/---
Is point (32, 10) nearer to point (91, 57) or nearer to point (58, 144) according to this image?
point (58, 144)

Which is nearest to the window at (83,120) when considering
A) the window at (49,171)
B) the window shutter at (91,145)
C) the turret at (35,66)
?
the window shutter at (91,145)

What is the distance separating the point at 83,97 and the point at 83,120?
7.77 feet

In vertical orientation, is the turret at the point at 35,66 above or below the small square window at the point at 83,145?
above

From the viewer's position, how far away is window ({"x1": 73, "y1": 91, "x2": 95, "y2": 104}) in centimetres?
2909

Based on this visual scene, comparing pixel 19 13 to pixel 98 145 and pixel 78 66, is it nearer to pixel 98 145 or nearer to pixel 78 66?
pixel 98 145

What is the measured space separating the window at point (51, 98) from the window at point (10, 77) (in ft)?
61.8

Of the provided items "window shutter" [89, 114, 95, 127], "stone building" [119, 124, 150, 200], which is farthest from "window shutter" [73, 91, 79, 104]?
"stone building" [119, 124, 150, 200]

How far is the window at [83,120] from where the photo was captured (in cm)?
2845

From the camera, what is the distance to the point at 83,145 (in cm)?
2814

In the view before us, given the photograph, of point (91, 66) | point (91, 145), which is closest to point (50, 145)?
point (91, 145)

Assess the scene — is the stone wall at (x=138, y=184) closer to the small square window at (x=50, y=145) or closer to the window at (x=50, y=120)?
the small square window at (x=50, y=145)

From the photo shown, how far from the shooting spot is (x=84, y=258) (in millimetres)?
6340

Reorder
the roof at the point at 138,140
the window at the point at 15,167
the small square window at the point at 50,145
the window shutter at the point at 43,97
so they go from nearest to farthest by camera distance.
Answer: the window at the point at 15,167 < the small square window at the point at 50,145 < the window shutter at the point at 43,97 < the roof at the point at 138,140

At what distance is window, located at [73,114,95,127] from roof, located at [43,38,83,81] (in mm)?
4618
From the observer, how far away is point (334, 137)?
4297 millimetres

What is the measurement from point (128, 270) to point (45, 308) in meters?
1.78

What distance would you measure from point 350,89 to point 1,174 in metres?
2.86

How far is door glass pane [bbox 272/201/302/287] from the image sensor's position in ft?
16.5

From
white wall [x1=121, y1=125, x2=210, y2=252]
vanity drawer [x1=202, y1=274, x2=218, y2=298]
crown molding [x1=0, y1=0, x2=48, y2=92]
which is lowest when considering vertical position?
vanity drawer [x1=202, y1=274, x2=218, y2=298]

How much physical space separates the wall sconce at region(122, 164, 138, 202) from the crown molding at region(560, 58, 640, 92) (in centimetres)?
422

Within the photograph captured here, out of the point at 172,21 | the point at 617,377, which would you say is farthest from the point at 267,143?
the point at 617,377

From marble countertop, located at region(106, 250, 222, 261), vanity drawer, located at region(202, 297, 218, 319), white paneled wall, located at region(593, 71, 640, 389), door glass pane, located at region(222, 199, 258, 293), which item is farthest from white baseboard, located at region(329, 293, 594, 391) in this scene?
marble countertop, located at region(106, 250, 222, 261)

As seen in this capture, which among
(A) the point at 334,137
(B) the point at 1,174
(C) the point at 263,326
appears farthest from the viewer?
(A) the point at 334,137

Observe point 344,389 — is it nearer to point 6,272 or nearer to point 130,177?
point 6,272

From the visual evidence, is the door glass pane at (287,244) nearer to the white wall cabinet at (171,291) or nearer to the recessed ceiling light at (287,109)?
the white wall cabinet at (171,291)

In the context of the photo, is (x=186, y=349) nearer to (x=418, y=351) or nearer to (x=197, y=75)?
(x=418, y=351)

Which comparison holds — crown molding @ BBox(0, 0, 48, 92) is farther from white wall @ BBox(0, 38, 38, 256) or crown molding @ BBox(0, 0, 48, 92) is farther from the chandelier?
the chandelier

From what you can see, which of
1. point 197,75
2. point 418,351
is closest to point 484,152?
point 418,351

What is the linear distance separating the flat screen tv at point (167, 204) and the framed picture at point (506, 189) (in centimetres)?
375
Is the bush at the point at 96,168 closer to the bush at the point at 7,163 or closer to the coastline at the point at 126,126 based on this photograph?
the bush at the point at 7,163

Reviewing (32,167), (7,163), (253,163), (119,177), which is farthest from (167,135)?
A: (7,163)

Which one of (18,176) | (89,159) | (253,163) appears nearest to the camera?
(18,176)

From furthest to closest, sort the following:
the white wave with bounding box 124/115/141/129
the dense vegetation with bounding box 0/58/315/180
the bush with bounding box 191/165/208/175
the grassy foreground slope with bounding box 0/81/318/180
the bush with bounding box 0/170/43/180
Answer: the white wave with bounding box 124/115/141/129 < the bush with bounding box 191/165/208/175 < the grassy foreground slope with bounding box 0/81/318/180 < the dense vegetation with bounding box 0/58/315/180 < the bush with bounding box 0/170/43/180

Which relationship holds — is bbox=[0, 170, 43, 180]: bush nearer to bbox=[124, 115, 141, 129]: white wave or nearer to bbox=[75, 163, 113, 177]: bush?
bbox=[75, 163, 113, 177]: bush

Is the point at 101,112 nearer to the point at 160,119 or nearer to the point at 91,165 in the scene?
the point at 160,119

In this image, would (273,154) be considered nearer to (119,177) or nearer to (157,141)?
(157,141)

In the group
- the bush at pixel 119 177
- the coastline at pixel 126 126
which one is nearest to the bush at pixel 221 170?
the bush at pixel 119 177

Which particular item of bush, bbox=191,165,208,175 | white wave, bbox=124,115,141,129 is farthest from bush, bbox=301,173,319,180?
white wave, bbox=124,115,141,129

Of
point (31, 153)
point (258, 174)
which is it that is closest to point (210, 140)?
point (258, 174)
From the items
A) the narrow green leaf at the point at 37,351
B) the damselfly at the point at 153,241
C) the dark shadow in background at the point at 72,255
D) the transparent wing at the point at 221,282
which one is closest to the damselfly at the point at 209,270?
\---
What you are asked to do: Reproduce all of the data above verbatim, line for line and in the same order.

Worked solution:
Is point (32, 10) nearer to point (91, 57) or nearer to point (58, 144) according to this image?
point (58, 144)

Which is nearest to the window at (83,120) when considering
A) the window at (49,171)
B) the window shutter at (91,145)
C) the turret at (35,66)
?
the window shutter at (91,145)

What is the distance separating the point at 83,97 and the point at 83,120?
7.77 feet

In vertical orientation, is the turret at the point at 35,66 above or below the small square window at the point at 83,145?
above

From the viewer's position, how far away is window ({"x1": 73, "y1": 91, "x2": 95, "y2": 104}) in centimetres?
2909

Based on this visual scene, comparing pixel 19 13 to pixel 98 145 and pixel 78 66, is it nearer to pixel 98 145 or nearer to pixel 78 66?
pixel 98 145

What is the measured space separating the window at point (51, 98) from the window at point (10, 77) (in ft)?
61.8

Of the provided items "window shutter" [89, 114, 95, 127], "stone building" [119, 124, 150, 200], which is farthest from "window shutter" [73, 91, 79, 104]?
"stone building" [119, 124, 150, 200]

How far is the window at [83,120] from where the photo was captured (in cm)?
2845

From the camera, what is the distance to the point at 83,145 (in cm)?
2814

In the view before us, given the photograph, of point (91, 66) | point (91, 145), which is closest to point (50, 145)?
point (91, 145)

Assess the scene — is the stone wall at (x=138, y=184) closer to the small square window at (x=50, y=145) or closer to the window at (x=50, y=120)?
the small square window at (x=50, y=145)

From the photo shown, how far from the shooting spot is (x=84, y=258) (in millimetres)?
6340

Reorder
the roof at the point at 138,140
the window at the point at 15,167
the small square window at the point at 50,145
the window shutter at the point at 43,97
so they go from nearest to farthest by camera distance.
Answer: the window at the point at 15,167 < the small square window at the point at 50,145 < the window shutter at the point at 43,97 < the roof at the point at 138,140

At what distance is window, located at [73,114,95,127] from roof, located at [43,38,83,81] (in mm)?
4618
From the observer, how far away is point (334, 137)?
4297 millimetres

What is the measurement from point (128, 270) to point (45, 308) in meters?
1.78

What distance would you measure from point 350,89 to point 1,174 in metres?
2.86

How far is door glass pane [bbox 272/201/302/287] from the image sensor's position in ft?
16.5

From
white wall [x1=121, y1=125, x2=210, y2=252]
vanity drawer [x1=202, y1=274, x2=218, y2=298]
crown molding [x1=0, y1=0, x2=48, y2=92]
which is lowest when considering vertical position?
vanity drawer [x1=202, y1=274, x2=218, y2=298]

How much physical space separates the wall sconce at region(122, 164, 138, 202) from the crown molding at region(560, 58, 640, 92) (in centimetres)?
422

Within the photograph captured here, out of the point at 172,21 | the point at 617,377, which would you say is farthest from the point at 267,143?
the point at 617,377

From marble countertop, located at region(106, 250, 222, 261), vanity drawer, located at region(202, 297, 218, 319), white paneled wall, located at region(593, 71, 640, 389), door glass pane, located at region(222, 199, 258, 293), which item is farthest from white baseboard, located at region(329, 293, 594, 391) in this scene?
marble countertop, located at region(106, 250, 222, 261)

As seen in this capture, which among
(A) the point at 334,137
(B) the point at 1,174
(C) the point at 263,326
appears farthest from the viewer?
(A) the point at 334,137

Observe point 344,389 — is it nearer to point 6,272 or nearer to point 130,177?
point 6,272

From the visual evidence, is the door glass pane at (287,244) nearer to the white wall cabinet at (171,291) or nearer to the recessed ceiling light at (287,109)?
the white wall cabinet at (171,291)

In the context of the photo, is (x=186, y=349) nearer to (x=418, y=351) or nearer to (x=197, y=75)?
(x=418, y=351)

Which comparison holds — crown molding @ BBox(0, 0, 48, 92) is farther from white wall @ BBox(0, 38, 38, 256) or crown molding @ BBox(0, 0, 48, 92) is farther from the chandelier?
the chandelier

From what you can see, which of
1. point 197,75
2. point 418,351
is closest to point 484,152?
point 418,351

What is the linear distance separating the flat screen tv at point (167, 204) and the framed picture at point (506, 189) (in centimetres)?
375
Is the bush at the point at 96,168 closer to the bush at the point at 7,163 or closer to the coastline at the point at 126,126 based on this photograph?
the bush at the point at 7,163

Reviewing (32,167), (7,163), (253,163), (119,177), which is farthest from (167,135)?
A: (7,163)

Which one of (18,176) | (89,159) | (253,163) appears nearest to the camera?
(18,176)

From furthest to closest, sort the following:
the white wave with bounding box 124/115/141/129
the dense vegetation with bounding box 0/58/315/180
the bush with bounding box 191/165/208/175
the grassy foreground slope with bounding box 0/81/318/180
the bush with bounding box 0/170/43/180
Answer: the white wave with bounding box 124/115/141/129 < the bush with bounding box 191/165/208/175 < the grassy foreground slope with bounding box 0/81/318/180 < the dense vegetation with bounding box 0/58/315/180 < the bush with bounding box 0/170/43/180

Which relationship holds — is bbox=[0, 170, 43, 180]: bush nearer to bbox=[124, 115, 141, 129]: white wave or nearer to bbox=[75, 163, 113, 177]: bush?
bbox=[75, 163, 113, 177]: bush

Is the point at 101,112 nearer to the point at 160,119 or nearer to the point at 91,165 in the scene?
the point at 160,119

In this image, would (273,154) be considered nearer to (119,177) or nearer to (157,141)?
(157,141)

In the group
- the bush at pixel 119 177
- the coastline at pixel 126 126
which one is nearest to the bush at pixel 221 170?
the bush at pixel 119 177

Which particular item of bush, bbox=191,165,208,175 | white wave, bbox=124,115,141,129 is farthest from bush, bbox=301,173,319,180?
white wave, bbox=124,115,141,129

Of
point (31, 153)
point (258, 174)
which is it that is closest to point (210, 140)?
point (258, 174)
From the items
A) the narrow green leaf at the point at 37,351
B) the damselfly at the point at 153,241
C) the dark shadow in background at the point at 72,255
D) the transparent wing at the point at 221,282
which one is closest to the damselfly at the point at 209,270?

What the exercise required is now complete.